Breaking Bad … interfaces.
A question of efficiency.
So, you start working on some code and a monstrous interface snarls back at you, picking from its teeth pieces of the previous programmer who dared approach. It has twenty-five methods, and you just need to add one more teeny-weeny method to it. Should you clench and add it, or should you listen to that voice telling you that it’s time to refactor? The Interface Segregation Principle says that you should hack that beast into an interface-salad but deadlines loom and managers would never understand. How can you quickly see which subset of interfaces you should choose?
Two approaches exist: the semantic and the syntactic.

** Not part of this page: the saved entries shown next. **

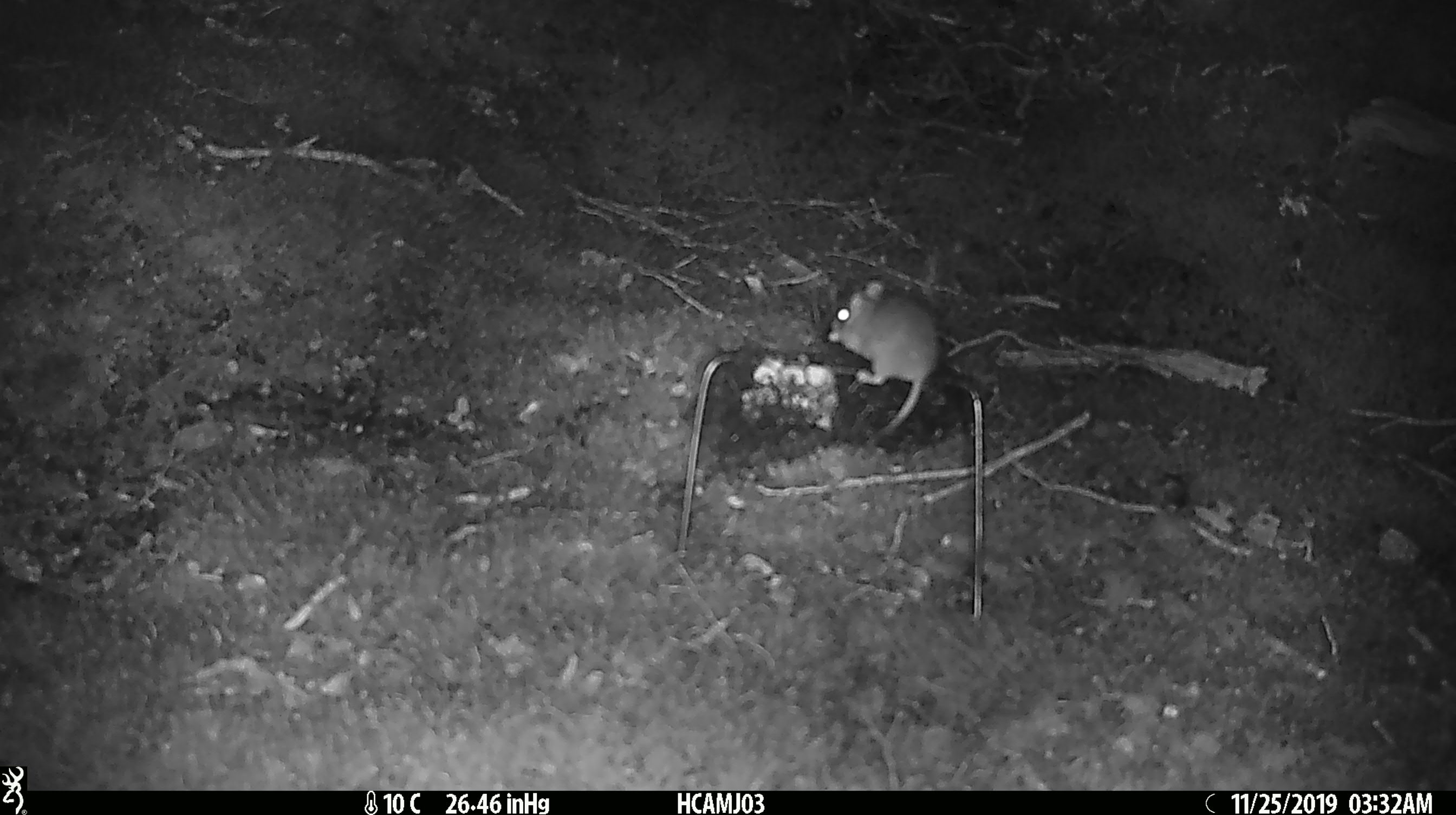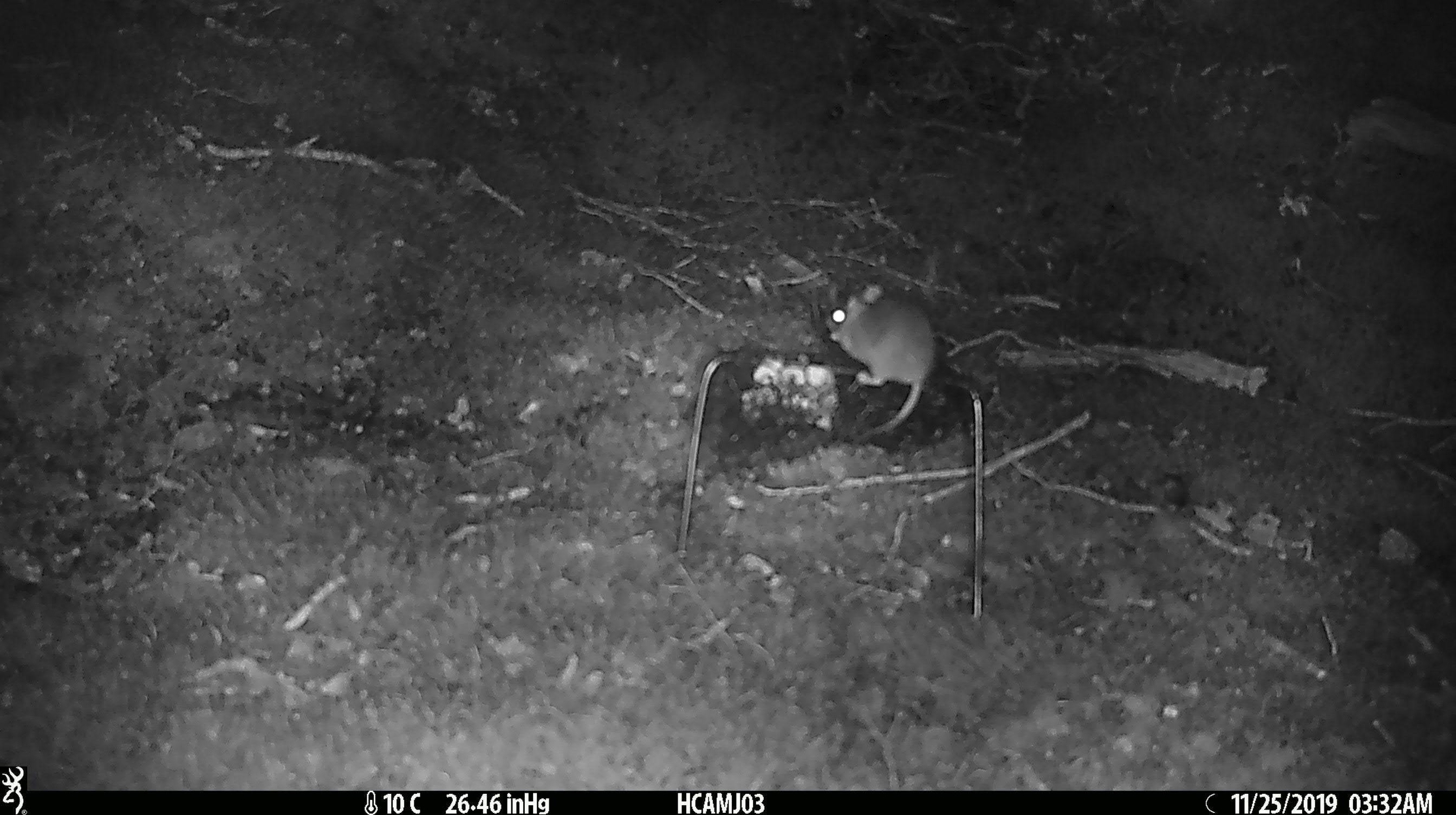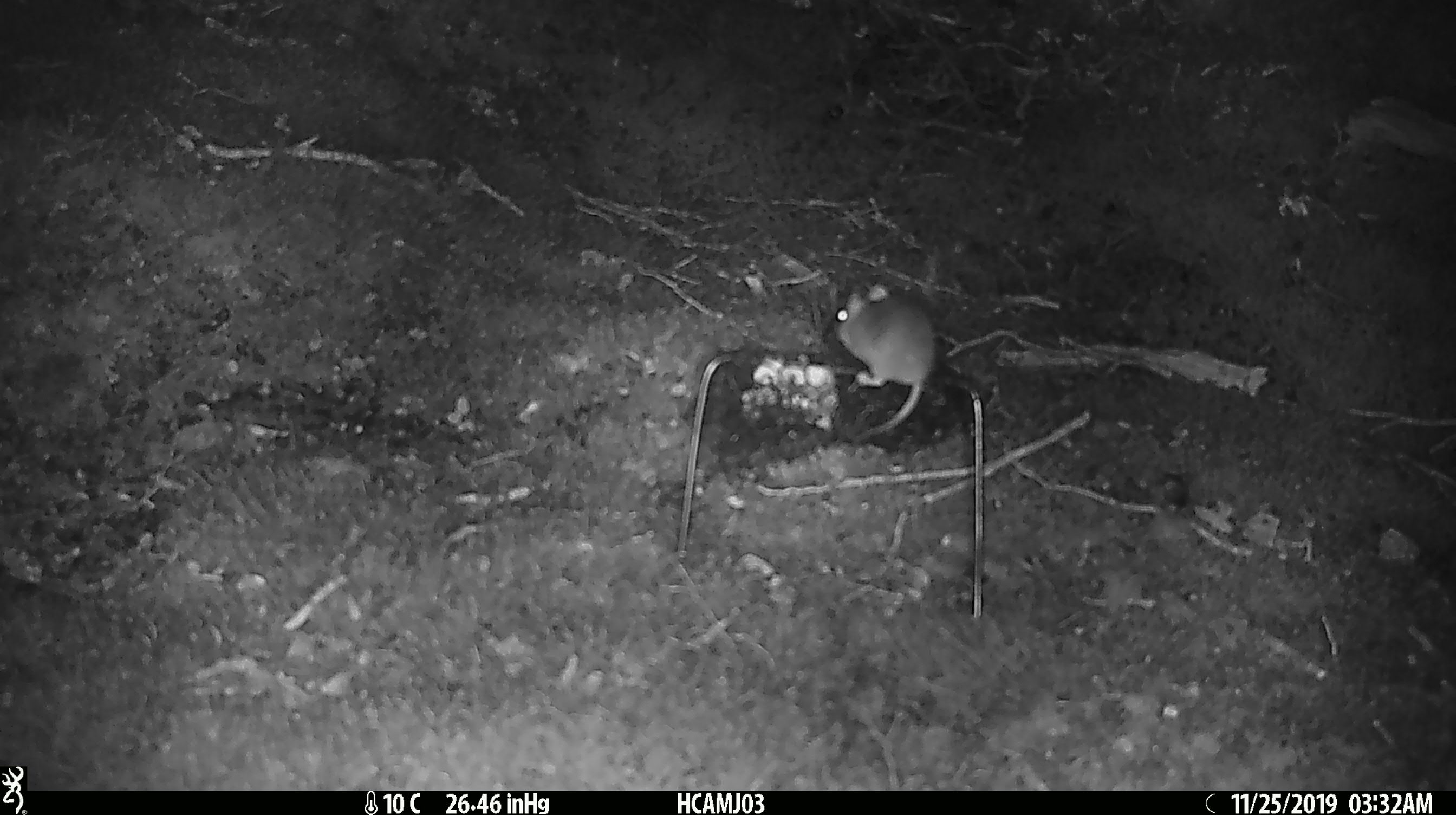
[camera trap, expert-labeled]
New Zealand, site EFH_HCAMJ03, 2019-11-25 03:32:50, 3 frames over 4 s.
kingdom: Animalia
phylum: Chordata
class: Mammalia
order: Rodentia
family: Muridae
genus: Mus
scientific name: Mus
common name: mouse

Semantically, a programmer smashes a large interface into smaller ones by examining each method’s purpose, identifying which methods, “Belong,” together and creating interfaces based on these commonalities. Make no mistake: this is the best strategy. The only problem with this approach is that different programmers evaluate different commonalities differently. Ask six programmers to split a large interface and you might find six different decompositions.

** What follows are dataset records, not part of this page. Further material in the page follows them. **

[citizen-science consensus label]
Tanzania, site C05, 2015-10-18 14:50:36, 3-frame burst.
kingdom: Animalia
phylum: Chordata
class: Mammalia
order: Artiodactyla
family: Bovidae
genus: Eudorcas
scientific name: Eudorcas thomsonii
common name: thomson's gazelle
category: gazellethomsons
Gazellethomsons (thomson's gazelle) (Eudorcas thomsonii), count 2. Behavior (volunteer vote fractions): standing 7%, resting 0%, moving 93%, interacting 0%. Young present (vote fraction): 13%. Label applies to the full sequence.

The other is the syntactic approach. Whereas semantics concerns meaning, syntactics removes all meaning and examines only the brute fact of relationship between client and interface method. Semantic concepts live in the head of the programmer, subjective; syntactic concepts live in the source code, objective. Being objective, a syntactic approach should allow an objective evaluation of just how, “Bad,” an interface is before surgery, and just how, “Good,” the patients(?) are afterwards.
Just for fun, let’s attempt such an evaluation.
The ISP says that, “No client should be forced to depend on methods it does not use. ISP splits interfaces which are very large into smaller and more specific ones so that clients will only have to know about the methods that are of interest to them.” So consider figure 1, showing a client class, ClientA, and its three dependencies on interface I‘s five methods.
Is interface I bad? Well, the interface exposes ClientA to three methods that it does use and to two methods that it does not. Perhaps the question is not whether the ISP is violated but to what degree. Might we therefore ask how efficiently the interface I is used by its clients?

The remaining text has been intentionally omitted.